Immunopeptidome analysis of 4T1 murine breast cancer cells.

This study aimed to identify Tumor Associated Antigens (TAA)s by Immunoaffinity purification of MHC peptides and LCMS analysis, verifying their immunogenicity and testing their tumor control potential in a highly aggressive preclinical model of triple-negative breast cancer in mice. Among the MHC peptides thus identified, an Endogenous Retroviral (ERV) peptide was also found, and this peptide, as well as several other peptides from TAAs, were shown to possess tumor control potential in a cancer vaccine setting in mice, by restricting tumor growth compared to controls.
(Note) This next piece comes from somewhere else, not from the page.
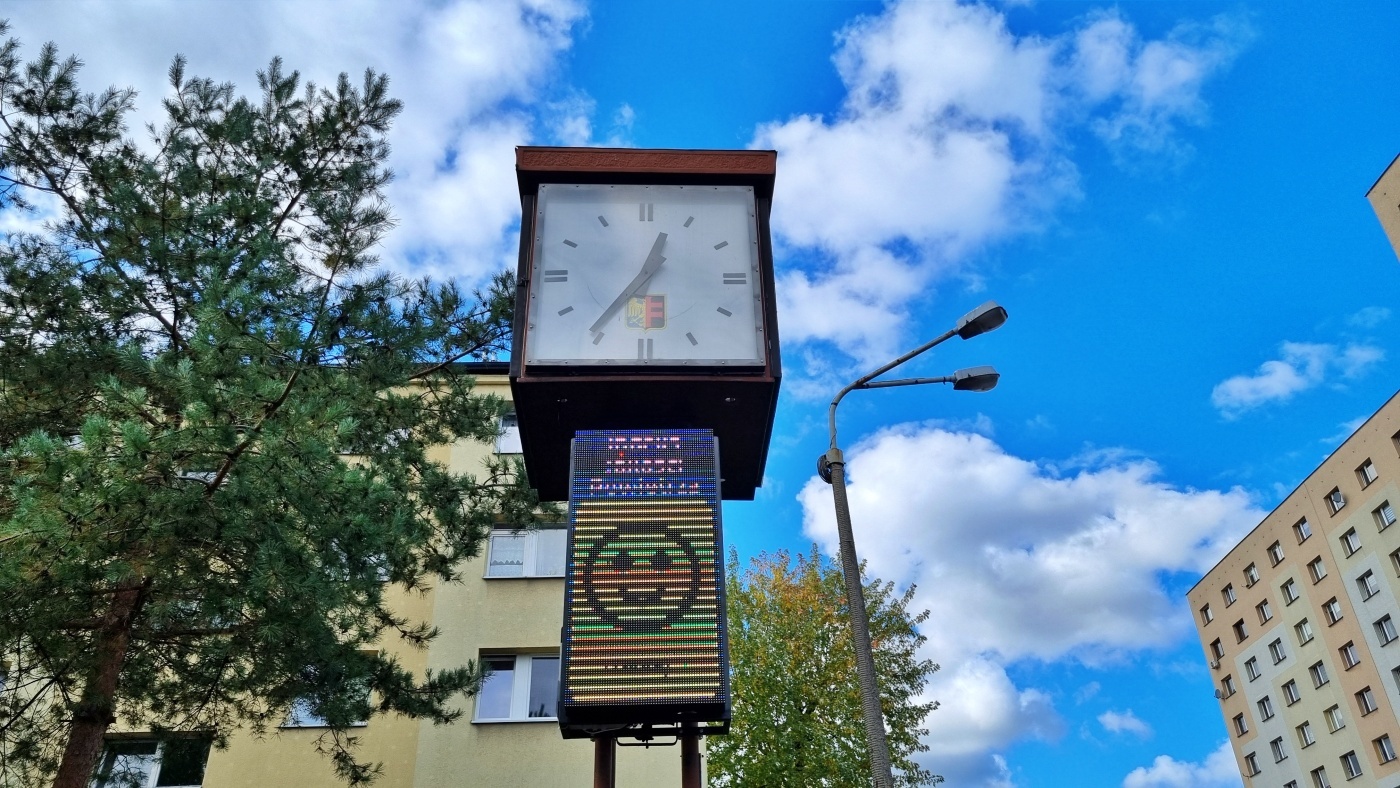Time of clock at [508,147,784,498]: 12:36
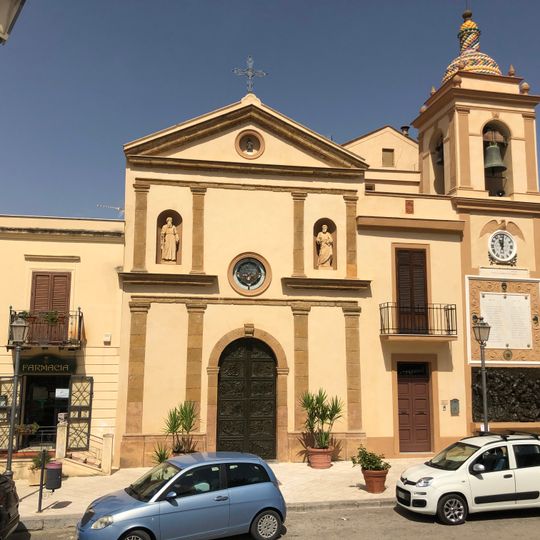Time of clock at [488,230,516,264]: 11:01
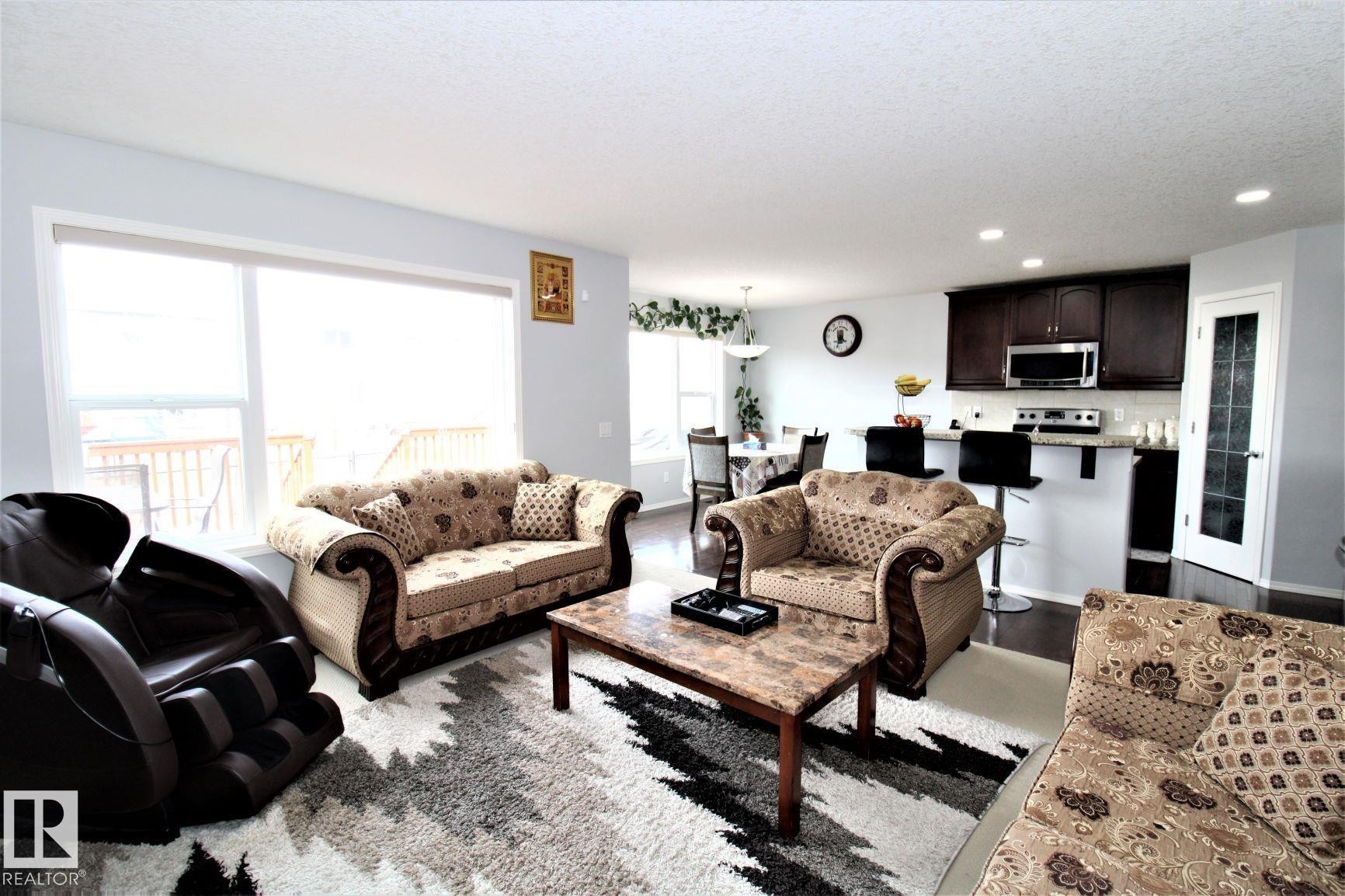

本研究旨在通过免疫亲和纯化主要组织相容性复合体（Major Histocompatibility Complex, MHC）肽段并结合液相色谱-质谱联用（Liquid Chromatography-Mass Spectrometry, LC-MS）分析鉴定肿瘤相关抗原（Tumor Associated Antigens, TAA），同时验证其免疫原性，并在小鼠高侵袭性三阴性乳腺癌临床前模型中检测其肿瘤防控潜力。在所鉴定得到的MHC肽段中，同时发现了一种内源性逆转录病毒（Endogenous Retrovirus, ERV）肽段；该肽段与数种源自TAA的其他肽段，在小鼠癌症疫苗研究场景中被证实具有肿瘤防控潜力，相较于对照组可抑制肿瘤生长。